Le 23 novembre dernier, le premier ministre François Fillon, alors en voyage diplomatique en Suède commentait devant les journalistes la fin des grèves:

«On ne pouvait espérer faire mieux. (...) La gestion de cette crise a été presque parfaite»; il s’agit d’ «un tournant historique important» (il pensait sans aucun doute à la longue grève des cheminots en 95 contre l’attaque sur leur régime de retraite). Fillon ajoutait n’avoir jamais douté du succès car «dès le début, la CGT avait la volonté d’en sortir», CGT qu’il jugeait «plus raisonnable que certains syndicats réformistes» (1) (les syndicats réformistes, dans le jargon politique actuel, ce sont les organisations les plus collaborationnistes: UNSA, CFDT, FO, la CGT étant censée être plus revendicative).

Il est bien normal que les dirigeants politiques bourgeois se soient félicités de leur victoire et de l’attitude de la CGT, le syndicat le plus important à la SNCF ou à la RATP (ainsi qu’à EDF), qui l’a permise. En se déclarant prêt à négocier les modalités de la réforme gouvernementale la veille du jour où commençait la grève contre cette réforme, la CGT avait en effet coupé dès le début l’herbe sous le pied des grévistes.

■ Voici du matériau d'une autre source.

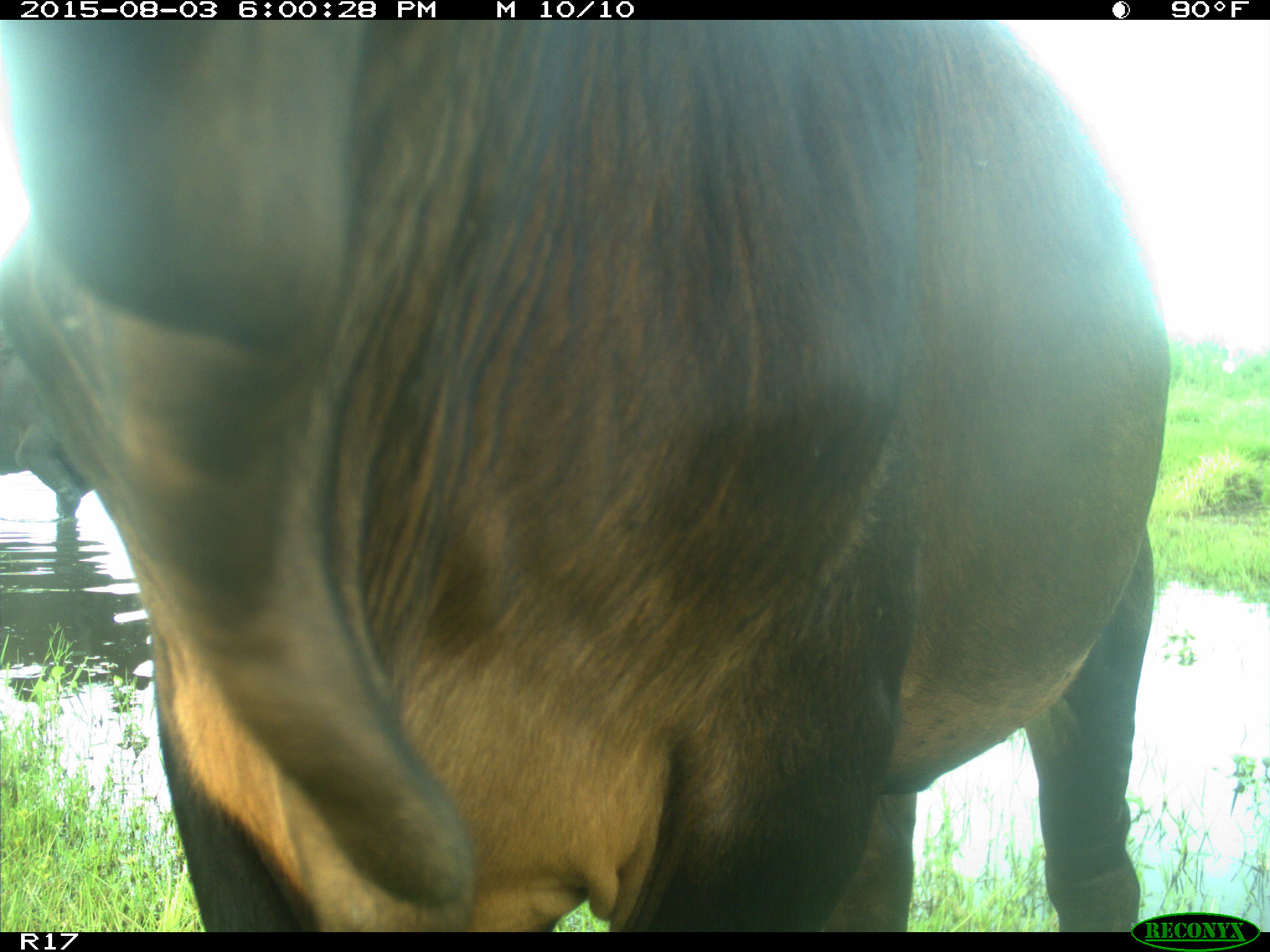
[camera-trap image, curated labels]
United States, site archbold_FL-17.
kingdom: Animalia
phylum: Chordata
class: Mammalia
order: Artiodactyla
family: Bovidae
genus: Bos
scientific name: Bos taurus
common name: domestic cow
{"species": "Bos taurus (domestic cow)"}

 Bien entendu, étant donné la combativité existant chez les travailleurs, la CGT ne pouvait appeler immédiatement à la reprise du travail, comme l’a fait la CFDT-cheminots dès le deuxième jour. Les AG votaient massivement la poursuite de la grève lors des premiers jours, les grévistes voulant faire la jonction avec la journée de grève et de manifestations des travailleurs de la Fonction Publique du 20 novembre.

 La direction de la CGT et ses compères - ainsi que le gouvernement - ont dû composer avec cette combativité et tabler sur l’usure du mouvement. Les dirigeants de la Fédération CGT cheminots, dépeints par la grande presse comme des «durs», parce que, liés au PCF, ils sont en opposition à différentes orientations de Thibault et cie (liens avec le PS, soutien à la Constitution européenne, etc.) ont démontré que, comme ce parti, ils sont surtout durs contre les intérêts des travailleurs.

 Ils ont bataillé pour empêcher la création de comités de grève qui auraient pu signifier une perte de leur contrôle sur le mouvement; ils ont réussi, comme par exemple à Marseille, à empêcher l’organisation par les grévistes d’actions en direction d’autres travailleurs, et en général la mise en place de piquets de grève effectifs pour bloquer complètement la circulation des trains: la loi imposant le service minimum ne devait entrer en vigueur qu’en 2008, mais les directions syndicales l’ont mise en pratique lors de ces grèves!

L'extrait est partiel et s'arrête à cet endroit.